Hungarian Prime Minister Viktor Orbán has repeatedly affirmed his commitment to reducing the debt to GDP ratio; however, the plan in place was hinged on an annual growth rate of 3% over the 2010 annum. These changes in the economic landscape of Hungary spell a missing HUF 100 billion which will have to be made up elsewhere if Organ is as committed as he appears in reducing the budget deficit to 2.94%. Coming up with HUF 100 billion in an economy which has the second lowest employment rate in the EU – 27 and has already cut out a pillar of its pension fund to finance it seems hard to fathom. The future of the GDP growth rate is a critical element to bringing Orban’s plan to fruition.

Several factors play a part in the change of fortunes for the national figure of the Hungarian GDP; however, Orbán estimates that the turn of tides shan’t knock the country off track in getting below a 3% debt to GDP ratio. Orbán's stance toward reaching the debt to GDP ratio goal is rock solid, nearly nothing, not even a percentage point GDP downturn can shake it. The question remains in how Hungary will manage this if growth does not improve?

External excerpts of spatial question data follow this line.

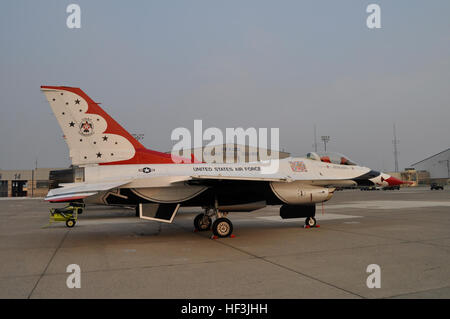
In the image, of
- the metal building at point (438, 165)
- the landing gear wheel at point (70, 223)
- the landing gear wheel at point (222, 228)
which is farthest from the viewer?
the metal building at point (438, 165)

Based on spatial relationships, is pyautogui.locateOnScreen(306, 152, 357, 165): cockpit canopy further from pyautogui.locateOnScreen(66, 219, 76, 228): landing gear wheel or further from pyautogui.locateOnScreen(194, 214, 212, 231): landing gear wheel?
pyautogui.locateOnScreen(66, 219, 76, 228): landing gear wheel

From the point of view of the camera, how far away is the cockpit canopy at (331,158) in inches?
458

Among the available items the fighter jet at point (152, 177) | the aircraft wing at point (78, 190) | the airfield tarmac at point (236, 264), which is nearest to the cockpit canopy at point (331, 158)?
the fighter jet at point (152, 177)

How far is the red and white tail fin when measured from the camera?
32.0 ft

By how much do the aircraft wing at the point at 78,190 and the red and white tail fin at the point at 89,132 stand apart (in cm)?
92

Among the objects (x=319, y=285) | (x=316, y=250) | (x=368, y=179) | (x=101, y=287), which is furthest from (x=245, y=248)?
(x=368, y=179)

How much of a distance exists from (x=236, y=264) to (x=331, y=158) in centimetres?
684

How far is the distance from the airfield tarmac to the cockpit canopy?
247 centimetres

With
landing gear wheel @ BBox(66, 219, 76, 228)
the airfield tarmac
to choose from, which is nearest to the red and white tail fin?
the airfield tarmac

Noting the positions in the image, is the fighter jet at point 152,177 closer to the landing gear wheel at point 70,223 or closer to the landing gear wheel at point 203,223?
the landing gear wheel at point 203,223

On May 16, the GDP growth rate for 2011 was revised down from 3% to 2.6%, as data about the year showed less promising news. Hungarian economist Zoltan Arokszallasi estimated an annual growth rate of 2.7% for the 2011 year, based on similar data and trends available at that time. The economic fortunes in the second quarter, however, were hindered due to larger forces that played their hand in the Hungarian game.

The German Wallet

The January to March growth rate reached a robust 2.4%, helped out by the 1.3% expansion of the Eurozone’s largest economy, Germany. 60% of products made or assembled in Hungary are bound for Germany, thus a downturn or an upswing of the EU powerhouse resonates heavily in the Hungarian economy. Despite the increase in exports during the January to March period, domestic demand was holding the Hungarian economy back, according to Arokszallasi from Erste Bank AG. This information lead some analysts to conclude that the 2.7% GDP growth could be achieved by year-end, and although this figure would be slightly lower than previously expected, it wouldn’t necessitate such a significant recalculation of the country’s financial planner, if it held at 2.7%.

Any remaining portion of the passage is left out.